The Duke-UNC Tobacco Treatment Specialist Training Program trains health professionals to provide evidence-based treatment for tobacco use and dependence. The program provides an impactful educational experience for a wide variety of professionals, including clinicians, nurses, pharmacists, social workers, public health policy-makers, and more.

Participants in our virtual training earn up to 28.75 hours of CME credit and are prepared to pursue their National Certificate in Tobacco Treatment Practice (formerly Certified Tobacco Treatment Specialist, or CTTS). Our comprehensive curriculum is provided as a dynamic and interactive virtual experience over the course of 2 weeks, with a focus on problem-based learning activities, applied practice problems, and tobacco treatment program implementation.

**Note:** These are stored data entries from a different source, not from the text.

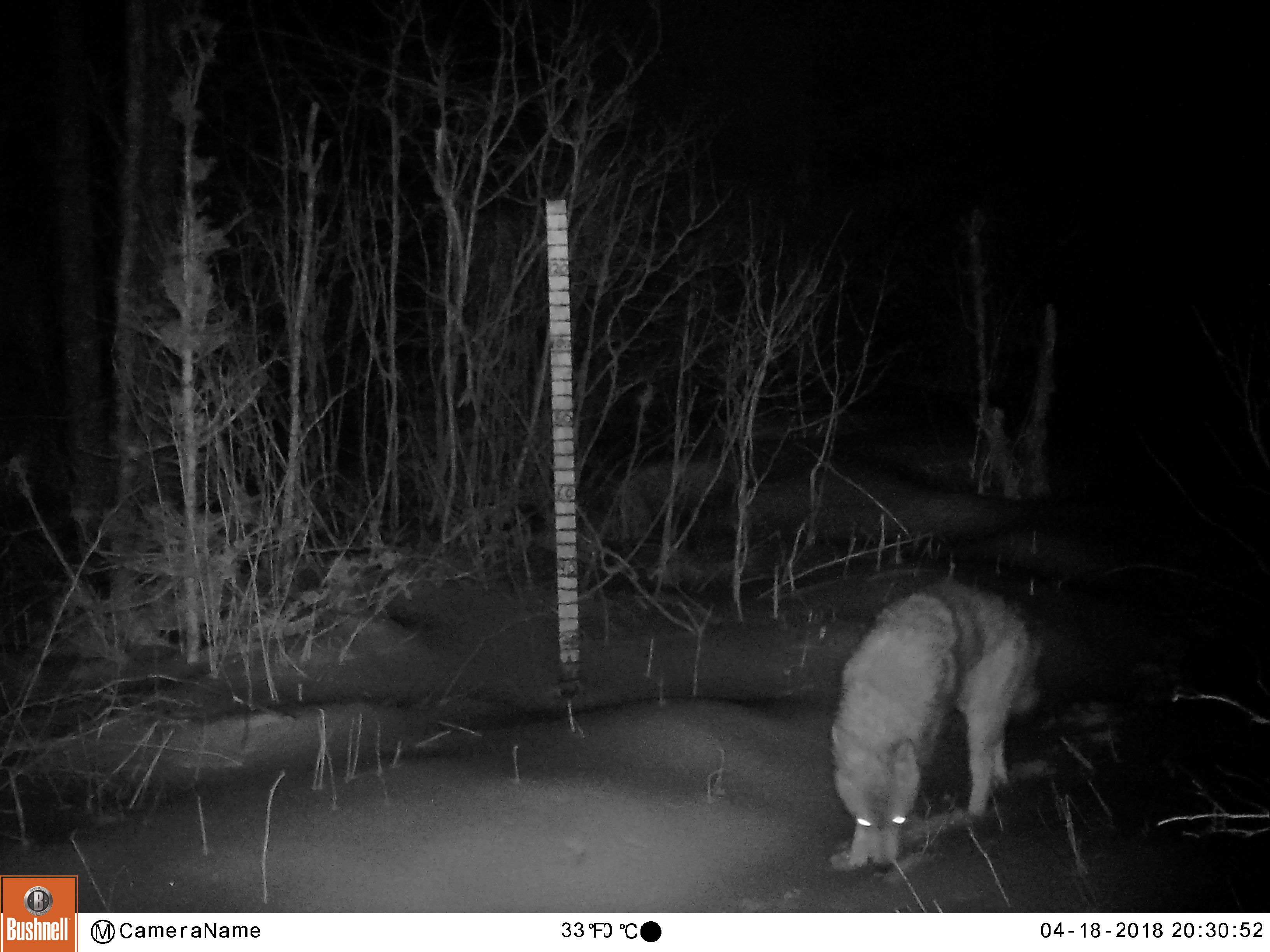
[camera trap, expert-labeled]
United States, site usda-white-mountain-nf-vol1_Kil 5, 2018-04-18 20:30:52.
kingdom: Animalia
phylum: Chordata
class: Mammalia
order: Carnivora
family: Canidae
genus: Canis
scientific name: Canis latrans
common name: coyote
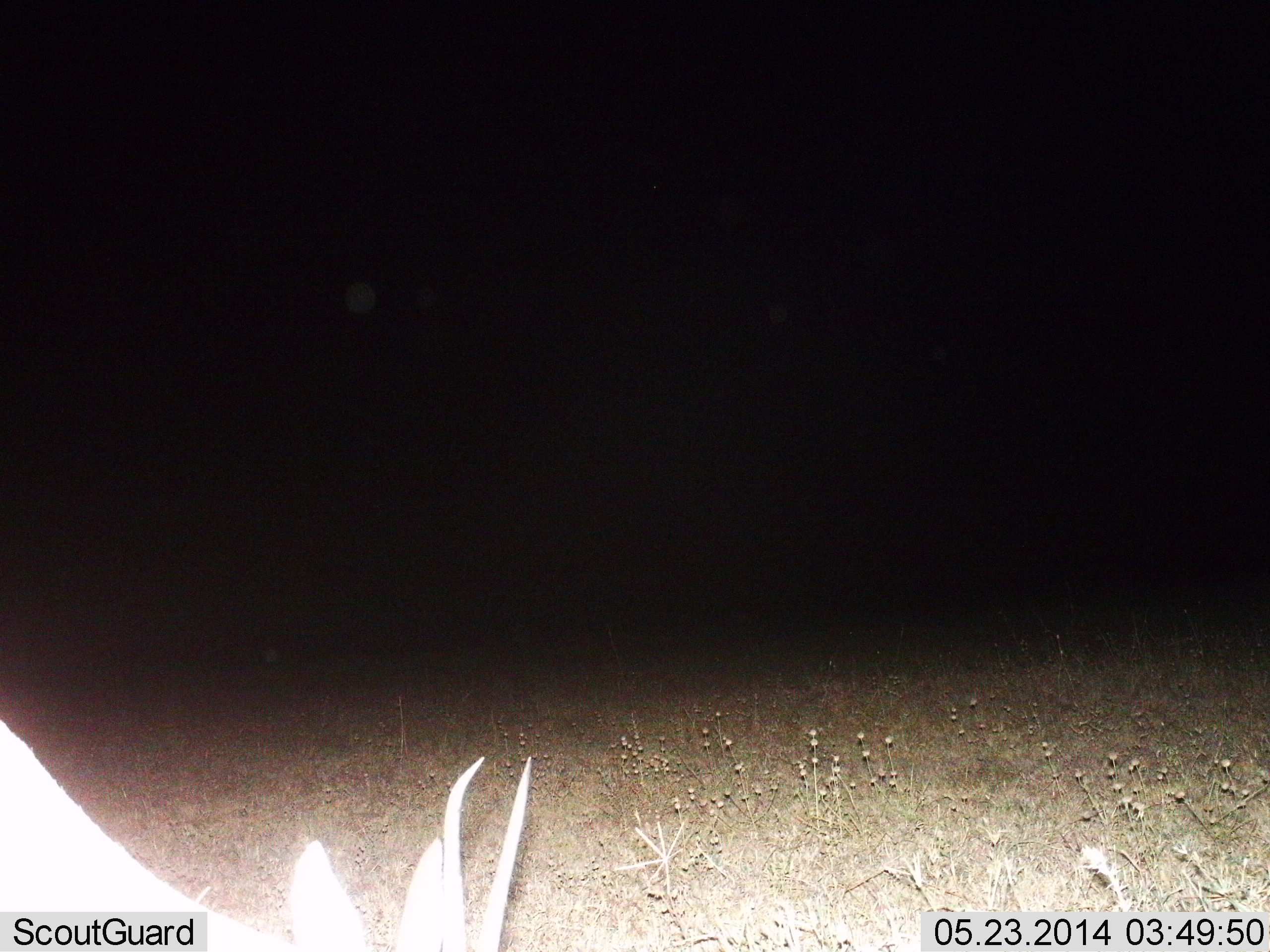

Visit our website to learn more or register. Ask us about our early bird tuition discounts and partial scholarships!

 

References


[1] Stewart, D. W., Adams, C. E., Cano, M. A., Correa-Fernández, V., Li, Y., Waters, A. J., ... & Vidrine, J. I. (2013). Associations between health literacy and established predictors of smoking cessation. American journal of public health, 103(7), e43-e49.


[2] Stewart, D. W., Cano, M. Á., Correa-Fernández, V., Spears, C. A., Li, Y., Waters, A. J., ... & Vidrine, J. I. (2014). Lower health literacy predicts smoking relapse among racially/ethnically diverse smokers with low socioeconomic status. BMC Public Health, 14(1), 716.


[3] Koh, H. K., Berwick, D. M., Clancy, C. M., Baur, C., Brach, C., Harris, L. M., & Zerhusen, E. G. (2012). New federal policy initiatives to boost health literacy can help the nation move beyond the cycle of costly ‘crisis care’. Health Affairs, 31(2), 434-443.


[4] Nahhas, G. J., Cummings, K. M., Talbot, V., Carpenter, M. J., Toll, B. A., & Warren, G. W. (2017). Who opted out of an opt-out smoking-cessation programme for hospitalised patients?. Journal of Smoking Cessation, 12(4), 199-204.